De acordo com dados citados pela revista, a Sociedade Internacional de Cirurgia Plástica situa o país em primeiro no ranking da correção de imperfeições nos lábios vaginais, com 16% de todas as intervenções realizadas. A revista referiu-se ao dilema de ter uma genitália que atenda a requisitos de padronização estética como “questões vaginais existenciais” (!).
O ginecologista Paulo Guimarães, especialista em ‘design vaginal’, afirma realizar 15 cirurgias ‘íntimas’ por mês. Já o cirurgião plástico Marcelo Wulkan, autor de trabalhos sobre a redução de lábios genitais publicados em revistas científicas internacionais, diz fazer cem intervenções destas por ano. Guimarães informa que nos EUA, as mulheres querem uma vagina pequena, cor de rosa. “Já as brasileiras preferem no mesmo tom da pele das mãos, com lábios de 1 cm a 1,5 cm.”
Opiniões citadas na reportagem da Glamour: “É culpa dos filmes pornôs, que ditam o padrão estético vaginal assim como os desfiles de moda ditam o padrão visual corporal”, declarou um produtor de filmes que optou pelo anonimato.

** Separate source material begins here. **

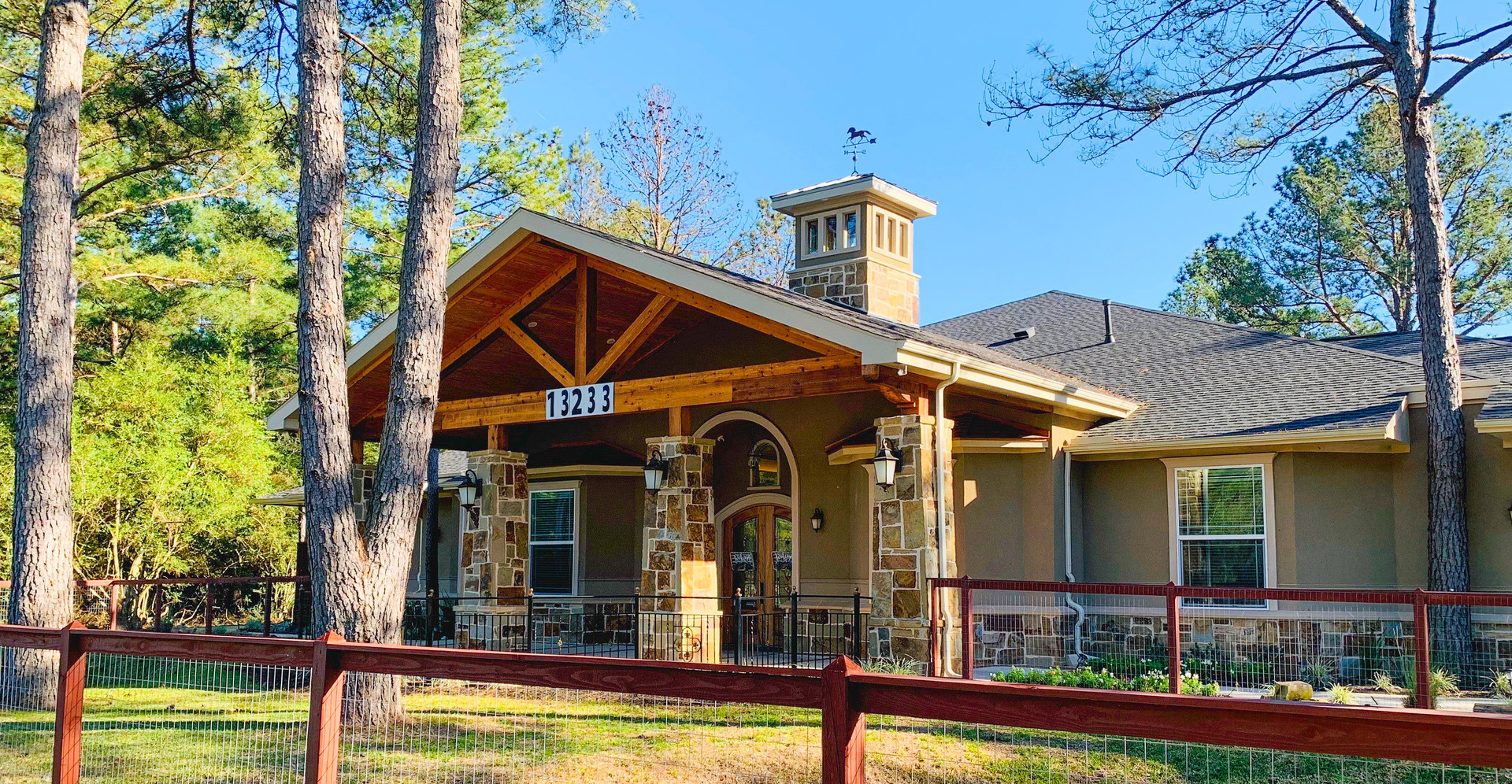 Village Green Alzheimer's Care Home Tomball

A psicanalista Regina Navarro Lins monta uma teoria a respeito: “Mais uma vez, são as mulheres querendo se ajustar ao que elas supõem que os querem. Não é diferente do que faziam as gueixas, que espremiam os pés em sapatos minúsculos para ficarem atraentes aos olhos masculinos”.
Em livro clássico sobre o tema (A Dominação Masculina), o filósofo francês Pierre Bourdieu afirma que o corpo é o lugar onde se inscrevem as disputas pelo poder, é nele que o nosso capital cultural está inscrito, é ele a nossa primeira forma de identificação desde que nascemos – somos homens ou mulheres. Assim, o nosso sexo define se seremos dominados ou dominadores. O corpo é a materialização da dominação, é o “locus” do exercício do poder por excelência.
O também francês Michel Foucault recorda, em Vigiar e Punir, o modo pelo qual o corpo é corrigido pela arquitetura da vigilância, que cria vários dispositivos para a correção e transformação, como uma imensa empresa de normalização que investe nos instrumentos, nos desempenhos corporais para compor o sujeito regulado.
O corpo surge como um símbolo que consagra e torna visíveis as extremas diferenças entre os grupos sociais no Brasil, conforme a antropóloga brasileira Mirian Goldenberg. No Brasil, diz ela, o corpo trabalhado, cuidado, sem marcas indesejáveis (rugas, estrias, celulites, manchas) e sem excessos (gordura, flacidez) é o único que, mesmo sem roupas, está decentemente vestido. É o corpo que deve ser exibido, moldado (inclusive nas chamadas ‘partes pudentas’), manipulado, costurado, enfeitado, produzido, imitado. É o corpo reformado conforme os padrões que entra e sai da moda.
Ainda segundo Bourdieu, no livro citado, os homens tendem a se mostrar insatisfeitos com as partes de seu corpo que consideram “pequenas demais” enquanto as mulheres dirigem suas críticas às regiões de seu corpo que lhes parecem grandes demais. Sintomático da angústia acerca do tamanho do falo.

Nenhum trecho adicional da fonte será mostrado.